Eugene Robinson: Iraq's Surging Violence

Eugene Robinson: Iraq's Surging Violence

Has anyone noticed that Iraq, supposedly transformed into an oasis of peace and tranquility by George W. Bush's troop surge, is growing less peaceful and tranquil by the day?

The nation's attention has been riveted by the presidential campaign, with its compelling characters and its edge-of-your-seat story line. Iraq is treated almost as a theoretical issue: What would happen there if Barack Obama became president, as opposed to what would happen if Hillary Clinton became president, as opposed to what would happen if John McCain became president?
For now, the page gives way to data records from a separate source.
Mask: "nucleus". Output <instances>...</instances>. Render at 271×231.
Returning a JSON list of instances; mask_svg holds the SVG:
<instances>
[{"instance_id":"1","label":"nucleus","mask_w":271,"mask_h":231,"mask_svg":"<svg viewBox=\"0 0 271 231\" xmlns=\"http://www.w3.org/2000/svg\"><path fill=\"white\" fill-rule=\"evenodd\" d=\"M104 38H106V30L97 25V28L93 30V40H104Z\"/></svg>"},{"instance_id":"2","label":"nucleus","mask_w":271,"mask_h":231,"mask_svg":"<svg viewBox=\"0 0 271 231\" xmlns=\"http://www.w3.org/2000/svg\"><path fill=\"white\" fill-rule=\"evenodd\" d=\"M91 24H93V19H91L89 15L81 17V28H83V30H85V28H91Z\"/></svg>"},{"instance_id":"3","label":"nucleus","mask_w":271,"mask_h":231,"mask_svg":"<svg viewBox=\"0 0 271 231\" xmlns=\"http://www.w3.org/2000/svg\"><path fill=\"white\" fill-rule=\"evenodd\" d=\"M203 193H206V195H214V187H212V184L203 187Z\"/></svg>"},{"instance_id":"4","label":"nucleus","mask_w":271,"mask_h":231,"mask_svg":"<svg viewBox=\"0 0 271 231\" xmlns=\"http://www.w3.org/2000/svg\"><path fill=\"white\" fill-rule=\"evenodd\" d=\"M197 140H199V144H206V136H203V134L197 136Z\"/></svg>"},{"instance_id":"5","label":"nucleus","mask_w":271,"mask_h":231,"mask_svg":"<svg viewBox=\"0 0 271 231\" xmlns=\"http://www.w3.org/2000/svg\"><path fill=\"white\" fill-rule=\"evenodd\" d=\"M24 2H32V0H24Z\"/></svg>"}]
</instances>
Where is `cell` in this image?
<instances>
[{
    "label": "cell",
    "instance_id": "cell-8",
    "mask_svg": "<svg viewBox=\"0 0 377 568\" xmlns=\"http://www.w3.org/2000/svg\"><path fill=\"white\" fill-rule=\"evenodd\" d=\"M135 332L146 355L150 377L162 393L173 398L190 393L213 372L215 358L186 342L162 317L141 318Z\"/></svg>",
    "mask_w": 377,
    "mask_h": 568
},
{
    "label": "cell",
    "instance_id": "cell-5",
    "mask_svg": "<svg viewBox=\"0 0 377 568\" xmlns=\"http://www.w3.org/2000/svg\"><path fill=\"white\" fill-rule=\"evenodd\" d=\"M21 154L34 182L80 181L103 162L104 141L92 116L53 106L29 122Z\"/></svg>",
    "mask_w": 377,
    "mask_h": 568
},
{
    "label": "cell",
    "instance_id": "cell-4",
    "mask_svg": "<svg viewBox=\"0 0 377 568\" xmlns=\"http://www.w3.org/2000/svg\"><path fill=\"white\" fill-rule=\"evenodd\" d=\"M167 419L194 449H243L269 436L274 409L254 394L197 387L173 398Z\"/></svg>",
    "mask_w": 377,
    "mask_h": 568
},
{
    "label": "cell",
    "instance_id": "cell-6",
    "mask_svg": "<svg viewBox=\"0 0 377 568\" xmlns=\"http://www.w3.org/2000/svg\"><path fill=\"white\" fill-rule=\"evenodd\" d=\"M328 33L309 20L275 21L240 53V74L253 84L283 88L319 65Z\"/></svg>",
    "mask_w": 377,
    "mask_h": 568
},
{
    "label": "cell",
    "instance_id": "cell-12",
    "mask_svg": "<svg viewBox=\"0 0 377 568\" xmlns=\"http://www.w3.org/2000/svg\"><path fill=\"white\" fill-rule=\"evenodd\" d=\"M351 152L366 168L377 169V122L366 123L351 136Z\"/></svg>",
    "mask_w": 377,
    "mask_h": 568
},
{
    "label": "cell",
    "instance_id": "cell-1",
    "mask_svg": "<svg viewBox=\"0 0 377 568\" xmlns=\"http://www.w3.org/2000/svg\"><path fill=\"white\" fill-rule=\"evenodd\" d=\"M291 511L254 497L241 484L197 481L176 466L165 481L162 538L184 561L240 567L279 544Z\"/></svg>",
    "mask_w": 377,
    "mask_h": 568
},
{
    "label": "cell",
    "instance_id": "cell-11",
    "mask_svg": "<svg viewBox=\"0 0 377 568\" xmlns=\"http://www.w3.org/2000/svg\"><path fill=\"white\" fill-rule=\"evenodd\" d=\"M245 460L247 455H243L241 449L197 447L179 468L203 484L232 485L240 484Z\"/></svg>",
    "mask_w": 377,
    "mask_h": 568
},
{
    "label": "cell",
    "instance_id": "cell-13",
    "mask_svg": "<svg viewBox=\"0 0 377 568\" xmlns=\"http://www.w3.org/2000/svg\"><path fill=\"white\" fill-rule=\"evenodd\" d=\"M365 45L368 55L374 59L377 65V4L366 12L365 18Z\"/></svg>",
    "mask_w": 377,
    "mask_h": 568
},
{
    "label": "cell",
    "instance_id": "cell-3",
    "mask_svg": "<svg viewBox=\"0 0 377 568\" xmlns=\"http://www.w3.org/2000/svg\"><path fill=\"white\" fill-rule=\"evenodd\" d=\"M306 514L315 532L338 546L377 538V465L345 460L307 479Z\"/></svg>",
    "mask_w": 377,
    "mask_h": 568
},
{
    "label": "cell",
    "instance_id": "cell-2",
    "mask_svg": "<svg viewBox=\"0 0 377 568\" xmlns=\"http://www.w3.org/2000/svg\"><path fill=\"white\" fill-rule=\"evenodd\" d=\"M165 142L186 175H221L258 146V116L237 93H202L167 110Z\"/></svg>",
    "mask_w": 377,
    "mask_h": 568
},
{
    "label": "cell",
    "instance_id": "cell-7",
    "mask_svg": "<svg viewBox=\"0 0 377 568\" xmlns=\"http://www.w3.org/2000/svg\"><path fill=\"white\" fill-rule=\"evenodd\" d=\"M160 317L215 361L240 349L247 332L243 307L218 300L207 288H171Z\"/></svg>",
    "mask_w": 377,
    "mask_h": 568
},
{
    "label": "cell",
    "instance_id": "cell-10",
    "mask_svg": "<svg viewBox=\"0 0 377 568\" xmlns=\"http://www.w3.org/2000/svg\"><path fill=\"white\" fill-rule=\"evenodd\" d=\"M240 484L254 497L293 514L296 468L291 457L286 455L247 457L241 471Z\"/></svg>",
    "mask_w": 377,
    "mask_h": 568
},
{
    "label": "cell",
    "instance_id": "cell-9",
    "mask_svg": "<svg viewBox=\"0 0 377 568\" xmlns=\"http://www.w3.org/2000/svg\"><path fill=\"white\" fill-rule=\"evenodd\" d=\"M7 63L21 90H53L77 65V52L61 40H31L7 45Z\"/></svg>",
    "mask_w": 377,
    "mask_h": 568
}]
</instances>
There has been little debate about what's happening in Iraq right now.

That seems likely to change.

The past several weeks have seen a recrudescence of the kind of horrifying, spectacular violence that the Decider's surge was supposed to have ended.

Last Thursday, two massive bombs hit a shopping district in the Shiite-dominated Karrada neighborhood of Baghdad, killing 68 people and injuring more than 120. That atrocity followed twin car-bomb explosions earlier in the week that killed 24 people and wounded 56 elsewhere in the city.

Yesterday came what was described as the worst attack on U.S. forces in months. According to Iraqi police, a suicide bomber approached an American patrol in Baghdad and detonated his explosives, killing five soldiers and injuring three others. U.S. military officials confirmed the deaths but did not immediately give details of the incident.

Also yesterday, a female suicide bomber in Diyala province blew herself up at the home of a Sunni clan leader who had been cooperating with U.S. forces against al-Qaeda. Sheik Thaeir Ghadhban al-Karkhi was killed, along with his 5-year-old niece, an adult cousin and a security guard.

Two days earlier, in an orchard near the banks of the Diyala River, Iraqi police announced that they had found a mass grave with the decomposed remains of 50 to 100 people, some of them children. It was unclear who the victims were or who had killed them.

When the Bush administration celebrates a 60 percent reduction in overall violence in Iraq, it's easy to forget that this is compared with June 2007, when the sectarian civil war was raging and bombings with scores of victims were a regular occurrence. The surge managed only to reduce the level of violence from apocalyptic to agonizing -- and now even those gains seem to be slipping.